* _Suas tarefas_:
- a) Diga se cada afirmação a seguir bate com o desabafo. Responda sim ou não e copie entre aspas as palavras do texto que decidem. (i) O desabafo diz que o ápice da Covid-19 já chegou ao Brasil. (ii) Segundo o desabafo, a imagem enviada por WhatsApp está escrita em Comic Sans. (iii) O desabafo afirma que uma junta médica já atestou que o presidente não tem capacidade para governar.
- b) Reescreva o trecho do desabafo que começa em "Desabafo solitário" e vai até "volte ao normal?", trocando "comércio" por "mercado".

Desabafo solitário
Hoje
tentei escrever, algumas vezes, um poema por meio do qual eu desabafasse minha
angústia de ver seres humanos pedindo a reabertura imediata do comércio. A
verdade é que eles sabem (ao menos, tenho a ingenuidade de pensar que eles
saibam) que o pior ainda está por vir ao Brasil. O ápice da Covid-19 não chegou
aqui. E está logo aí. Como desejar, sabendo disso, que tudo volte ao normal?
Sei
de pessoas que estão vivendo normalmente, com os mesmos hábitos de sempre. Pergunto-me
se esses cidadãos agiriam da mesma forma se o presidente deles fosse
minimamente favorável a cuidados de saúde pública. Dizem que não assistem à Rede
Globo por esta “fazer a mente do povo”, mas, se lhes é enviada uma imagem por
WhatsApp em que está escrito, em Comic Sans, que há mais mortes por dengue no
Brasil em uma semana do que por coronavírus, são capazes de crer piamente nela
e reagir com emojis de palminhas.
Bolsonaro
é inapto a governar o país. Seria uma benção se uma junta médica atestasse o
que muitos – incluindo eu – já suspeitam: o presidente não goza de capacidade
mental mínima para a governança. E, assim, Bolsonaro seria interditado. Não
seria um alívio? Bem que isso poderia ocorrer na manhã de amanhã, não é mesmo?

[Dados de raciocínio sobre geometria de cenas]
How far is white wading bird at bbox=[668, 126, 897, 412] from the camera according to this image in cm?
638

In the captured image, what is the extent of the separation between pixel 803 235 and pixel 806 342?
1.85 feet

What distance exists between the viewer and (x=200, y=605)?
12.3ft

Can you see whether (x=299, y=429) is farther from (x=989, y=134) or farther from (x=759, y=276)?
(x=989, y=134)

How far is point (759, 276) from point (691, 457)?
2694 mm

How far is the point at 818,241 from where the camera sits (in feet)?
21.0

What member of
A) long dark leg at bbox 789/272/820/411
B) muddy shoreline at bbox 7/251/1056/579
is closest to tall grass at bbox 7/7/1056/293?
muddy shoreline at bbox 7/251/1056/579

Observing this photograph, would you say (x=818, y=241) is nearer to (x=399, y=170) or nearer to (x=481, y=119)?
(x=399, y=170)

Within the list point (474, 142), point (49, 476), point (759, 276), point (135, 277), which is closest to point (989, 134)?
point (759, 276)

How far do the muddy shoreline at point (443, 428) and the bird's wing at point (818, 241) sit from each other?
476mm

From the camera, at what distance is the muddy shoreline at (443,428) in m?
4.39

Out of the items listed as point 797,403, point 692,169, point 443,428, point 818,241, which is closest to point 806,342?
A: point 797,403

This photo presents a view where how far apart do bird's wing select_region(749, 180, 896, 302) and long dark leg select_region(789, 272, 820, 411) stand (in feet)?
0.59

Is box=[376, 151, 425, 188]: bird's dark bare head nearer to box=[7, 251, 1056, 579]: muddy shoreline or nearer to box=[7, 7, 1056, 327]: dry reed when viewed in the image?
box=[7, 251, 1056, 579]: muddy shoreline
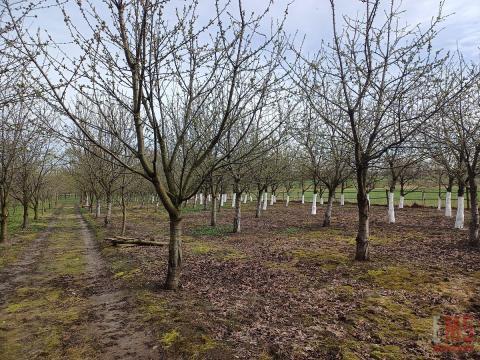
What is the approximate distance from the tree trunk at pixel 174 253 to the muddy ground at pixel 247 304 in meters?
0.29

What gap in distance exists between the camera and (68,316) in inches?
264

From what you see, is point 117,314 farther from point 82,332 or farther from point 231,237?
point 231,237

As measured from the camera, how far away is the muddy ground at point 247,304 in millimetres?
5199

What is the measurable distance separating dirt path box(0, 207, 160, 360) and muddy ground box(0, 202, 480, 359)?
3cm

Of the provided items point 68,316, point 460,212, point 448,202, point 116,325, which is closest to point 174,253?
point 116,325

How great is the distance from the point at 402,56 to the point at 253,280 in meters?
6.90

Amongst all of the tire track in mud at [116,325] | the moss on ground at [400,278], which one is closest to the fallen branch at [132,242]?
the tire track in mud at [116,325]

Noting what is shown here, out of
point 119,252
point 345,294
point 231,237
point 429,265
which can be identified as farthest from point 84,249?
point 429,265

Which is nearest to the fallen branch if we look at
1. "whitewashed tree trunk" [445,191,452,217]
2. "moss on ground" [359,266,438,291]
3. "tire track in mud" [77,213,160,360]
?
"tire track in mud" [77,213,160,360]

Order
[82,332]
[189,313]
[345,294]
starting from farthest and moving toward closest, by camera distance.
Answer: [345,294] → [189,313] → [82,332]

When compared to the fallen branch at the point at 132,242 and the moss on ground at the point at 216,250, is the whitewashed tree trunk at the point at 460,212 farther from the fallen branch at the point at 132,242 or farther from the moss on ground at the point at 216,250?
the fallen branch at the point at 132,242

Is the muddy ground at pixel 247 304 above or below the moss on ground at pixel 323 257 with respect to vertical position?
below

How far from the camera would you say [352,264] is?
32.4ft

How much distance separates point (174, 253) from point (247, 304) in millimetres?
1974
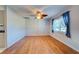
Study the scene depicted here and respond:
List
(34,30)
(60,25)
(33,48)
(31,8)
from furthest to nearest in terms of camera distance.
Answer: (60,25) < (34,30) < (33,48) < (31,8)

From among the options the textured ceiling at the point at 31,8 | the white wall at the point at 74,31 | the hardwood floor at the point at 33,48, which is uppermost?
the textured ceiling at the point at 31,8

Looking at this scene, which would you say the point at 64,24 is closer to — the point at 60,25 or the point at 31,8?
the point at 60,25

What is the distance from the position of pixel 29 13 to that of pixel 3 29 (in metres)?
1.16

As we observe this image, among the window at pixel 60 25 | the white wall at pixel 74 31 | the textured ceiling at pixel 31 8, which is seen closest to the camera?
the textured ceiling at pixel 31 8

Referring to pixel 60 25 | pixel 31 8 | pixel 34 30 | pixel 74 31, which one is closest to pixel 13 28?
pixel 34 30

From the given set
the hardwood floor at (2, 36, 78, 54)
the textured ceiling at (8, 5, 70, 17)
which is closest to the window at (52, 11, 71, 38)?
the hardwood floor at (2, 36, 78, 54)

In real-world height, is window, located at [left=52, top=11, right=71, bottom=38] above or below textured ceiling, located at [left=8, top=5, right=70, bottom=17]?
below

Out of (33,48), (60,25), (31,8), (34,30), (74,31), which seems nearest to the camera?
(31,8)

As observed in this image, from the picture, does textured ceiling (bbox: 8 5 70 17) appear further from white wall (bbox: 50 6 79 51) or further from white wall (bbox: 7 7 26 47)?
white wall (bbox: 50 6 79 51)

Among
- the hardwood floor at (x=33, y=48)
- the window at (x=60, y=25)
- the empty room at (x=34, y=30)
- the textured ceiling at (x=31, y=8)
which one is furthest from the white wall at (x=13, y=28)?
the window at (x=60, y=25)

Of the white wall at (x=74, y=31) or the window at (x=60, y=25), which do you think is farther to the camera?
the window at (x=60, y=25)

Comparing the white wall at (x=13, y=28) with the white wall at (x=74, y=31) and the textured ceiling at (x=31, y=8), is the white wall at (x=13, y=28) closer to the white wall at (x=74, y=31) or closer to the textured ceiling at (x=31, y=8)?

* _Respostas por item_:
- a)
(i) Não: "O ápice da Covid-19 não chegou aqui."
(ii) Sim: "em que está escrito, em Comic Sans,"
(iii) Não: "Seria uma benção se uma junta médica atestasse o que muitos – incluindo eu – já suspeitam"

- b)
Desabafo solitário
Hoje
tentei escrever, algumas vezes, um poema por meio do qual eu desabafasse minha
angústia de ver seres humanos pedindo a reabertura imediata do mercado. A
verdade é que eles sabem (ao menos, tenho a ingenuidade de pensar que eles
saibam) que o pior ainda está por vir ao Brasil. O ápice da Covid-19 não chegou
aqui. E está logo aí. Como desejar, sabendo disso, que tudo volte ao normal?